What the exercise asks:
Pull out every line of the entries below that contains the string "instances", and copy each one in full.

Stored data entries
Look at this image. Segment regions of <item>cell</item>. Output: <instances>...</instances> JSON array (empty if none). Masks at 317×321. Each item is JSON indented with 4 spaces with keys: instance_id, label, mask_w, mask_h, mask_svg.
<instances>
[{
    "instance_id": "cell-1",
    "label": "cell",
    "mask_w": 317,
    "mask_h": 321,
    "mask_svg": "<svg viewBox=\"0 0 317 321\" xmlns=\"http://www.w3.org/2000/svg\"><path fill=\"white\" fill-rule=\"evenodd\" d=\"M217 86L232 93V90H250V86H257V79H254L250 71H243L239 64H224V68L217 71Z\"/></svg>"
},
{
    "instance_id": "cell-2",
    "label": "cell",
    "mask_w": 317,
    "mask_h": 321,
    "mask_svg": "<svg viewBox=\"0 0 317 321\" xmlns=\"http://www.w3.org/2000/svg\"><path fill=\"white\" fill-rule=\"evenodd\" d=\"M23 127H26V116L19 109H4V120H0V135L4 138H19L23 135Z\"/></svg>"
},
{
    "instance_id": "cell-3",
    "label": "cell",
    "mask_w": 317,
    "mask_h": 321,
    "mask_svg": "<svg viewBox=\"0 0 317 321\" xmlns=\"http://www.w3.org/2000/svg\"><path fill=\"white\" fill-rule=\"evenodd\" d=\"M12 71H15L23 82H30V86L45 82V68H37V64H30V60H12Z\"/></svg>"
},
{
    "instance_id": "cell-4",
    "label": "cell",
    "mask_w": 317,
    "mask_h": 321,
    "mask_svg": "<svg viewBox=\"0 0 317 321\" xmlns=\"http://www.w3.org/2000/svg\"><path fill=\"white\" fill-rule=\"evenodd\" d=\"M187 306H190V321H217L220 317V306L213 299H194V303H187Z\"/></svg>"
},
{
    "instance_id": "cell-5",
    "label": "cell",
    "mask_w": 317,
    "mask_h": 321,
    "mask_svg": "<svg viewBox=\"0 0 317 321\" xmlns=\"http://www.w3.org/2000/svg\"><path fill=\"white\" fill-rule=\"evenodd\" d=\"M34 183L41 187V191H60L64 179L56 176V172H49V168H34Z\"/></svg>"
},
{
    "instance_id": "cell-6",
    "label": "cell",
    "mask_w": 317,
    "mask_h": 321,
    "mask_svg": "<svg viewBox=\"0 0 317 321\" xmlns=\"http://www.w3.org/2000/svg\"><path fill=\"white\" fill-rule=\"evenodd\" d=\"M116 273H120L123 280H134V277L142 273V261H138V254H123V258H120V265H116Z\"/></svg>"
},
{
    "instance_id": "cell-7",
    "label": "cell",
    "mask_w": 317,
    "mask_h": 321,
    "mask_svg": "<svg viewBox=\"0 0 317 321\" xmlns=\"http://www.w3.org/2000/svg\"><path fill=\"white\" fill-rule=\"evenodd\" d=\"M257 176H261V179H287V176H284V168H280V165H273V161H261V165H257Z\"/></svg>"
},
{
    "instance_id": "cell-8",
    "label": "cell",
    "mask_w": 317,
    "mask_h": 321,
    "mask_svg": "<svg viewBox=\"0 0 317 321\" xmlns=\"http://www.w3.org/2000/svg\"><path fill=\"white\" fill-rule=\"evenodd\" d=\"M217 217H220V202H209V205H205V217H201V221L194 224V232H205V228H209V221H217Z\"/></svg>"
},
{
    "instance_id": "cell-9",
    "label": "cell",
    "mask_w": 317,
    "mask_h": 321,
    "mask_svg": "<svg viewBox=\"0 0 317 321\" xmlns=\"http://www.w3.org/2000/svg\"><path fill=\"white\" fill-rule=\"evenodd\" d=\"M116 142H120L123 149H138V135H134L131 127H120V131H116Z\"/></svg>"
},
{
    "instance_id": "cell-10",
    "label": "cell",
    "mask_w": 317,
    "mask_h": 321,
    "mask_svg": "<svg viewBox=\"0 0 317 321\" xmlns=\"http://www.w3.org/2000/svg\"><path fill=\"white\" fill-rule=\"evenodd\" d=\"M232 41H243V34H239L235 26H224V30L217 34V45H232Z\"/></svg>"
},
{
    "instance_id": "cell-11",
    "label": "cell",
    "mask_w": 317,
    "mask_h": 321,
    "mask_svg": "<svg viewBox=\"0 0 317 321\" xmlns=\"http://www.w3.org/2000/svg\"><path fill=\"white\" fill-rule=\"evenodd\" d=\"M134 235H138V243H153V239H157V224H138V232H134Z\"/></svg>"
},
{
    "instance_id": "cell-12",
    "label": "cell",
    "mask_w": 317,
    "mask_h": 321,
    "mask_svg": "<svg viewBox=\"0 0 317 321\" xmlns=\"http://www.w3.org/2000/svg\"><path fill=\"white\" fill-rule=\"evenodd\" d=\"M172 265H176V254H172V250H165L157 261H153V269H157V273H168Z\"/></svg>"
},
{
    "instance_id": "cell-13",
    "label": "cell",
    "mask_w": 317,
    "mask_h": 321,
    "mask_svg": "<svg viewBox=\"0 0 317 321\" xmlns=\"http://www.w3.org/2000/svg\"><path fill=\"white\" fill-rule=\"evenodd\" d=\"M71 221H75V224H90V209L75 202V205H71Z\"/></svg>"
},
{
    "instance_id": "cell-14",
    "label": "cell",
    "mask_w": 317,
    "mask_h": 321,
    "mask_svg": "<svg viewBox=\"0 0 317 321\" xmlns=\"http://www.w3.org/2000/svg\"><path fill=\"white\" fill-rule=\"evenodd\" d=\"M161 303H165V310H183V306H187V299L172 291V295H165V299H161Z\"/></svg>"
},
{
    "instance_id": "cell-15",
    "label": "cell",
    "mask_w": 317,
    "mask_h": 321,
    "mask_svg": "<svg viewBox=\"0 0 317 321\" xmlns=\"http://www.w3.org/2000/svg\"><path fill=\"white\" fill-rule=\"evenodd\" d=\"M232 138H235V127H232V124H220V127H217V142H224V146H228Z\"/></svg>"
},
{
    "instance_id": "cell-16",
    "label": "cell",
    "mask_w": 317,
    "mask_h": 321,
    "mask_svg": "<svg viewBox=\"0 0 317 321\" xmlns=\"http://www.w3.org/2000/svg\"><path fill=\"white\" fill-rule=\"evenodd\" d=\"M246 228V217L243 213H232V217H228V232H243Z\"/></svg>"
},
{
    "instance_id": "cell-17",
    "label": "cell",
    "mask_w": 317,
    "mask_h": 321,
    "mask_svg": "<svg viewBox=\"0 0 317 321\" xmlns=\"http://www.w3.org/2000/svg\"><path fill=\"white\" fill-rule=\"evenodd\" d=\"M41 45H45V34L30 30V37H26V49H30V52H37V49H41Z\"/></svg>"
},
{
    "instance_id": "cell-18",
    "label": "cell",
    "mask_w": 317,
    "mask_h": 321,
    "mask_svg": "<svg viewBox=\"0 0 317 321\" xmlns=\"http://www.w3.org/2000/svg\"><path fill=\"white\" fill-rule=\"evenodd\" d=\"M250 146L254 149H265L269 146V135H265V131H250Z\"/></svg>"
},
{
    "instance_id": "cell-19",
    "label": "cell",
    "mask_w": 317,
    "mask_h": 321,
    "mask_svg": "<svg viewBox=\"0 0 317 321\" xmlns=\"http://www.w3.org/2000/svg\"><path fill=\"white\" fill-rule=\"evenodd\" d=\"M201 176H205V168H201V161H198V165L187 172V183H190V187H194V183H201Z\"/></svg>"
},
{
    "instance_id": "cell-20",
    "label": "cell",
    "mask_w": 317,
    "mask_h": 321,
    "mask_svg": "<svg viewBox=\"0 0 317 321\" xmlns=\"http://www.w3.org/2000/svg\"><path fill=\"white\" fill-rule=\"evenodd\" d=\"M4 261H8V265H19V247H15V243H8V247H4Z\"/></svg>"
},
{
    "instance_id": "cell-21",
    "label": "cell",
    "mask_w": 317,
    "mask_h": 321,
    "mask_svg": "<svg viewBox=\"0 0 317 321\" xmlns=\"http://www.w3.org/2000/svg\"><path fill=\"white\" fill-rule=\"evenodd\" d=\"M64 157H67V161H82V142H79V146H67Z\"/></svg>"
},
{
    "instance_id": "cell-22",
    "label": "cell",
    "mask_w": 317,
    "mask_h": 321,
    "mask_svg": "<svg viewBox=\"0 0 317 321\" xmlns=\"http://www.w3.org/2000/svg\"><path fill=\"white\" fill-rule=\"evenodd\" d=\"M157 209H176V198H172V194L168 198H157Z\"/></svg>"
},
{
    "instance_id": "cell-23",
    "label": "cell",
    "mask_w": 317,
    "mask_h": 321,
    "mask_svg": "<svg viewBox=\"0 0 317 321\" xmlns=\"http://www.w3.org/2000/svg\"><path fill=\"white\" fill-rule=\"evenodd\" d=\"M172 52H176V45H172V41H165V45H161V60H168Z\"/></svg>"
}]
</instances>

Response:
Look at this image. Segment regions of <item>cell</item>. Output: <instances>...</instances> JSON array (empty if none). Masks at 317×321. Each item is JSON indented with 4 spaces with keys: instance_id, label, mask_w, mask_h, mask_svg.
<instances>
</instances>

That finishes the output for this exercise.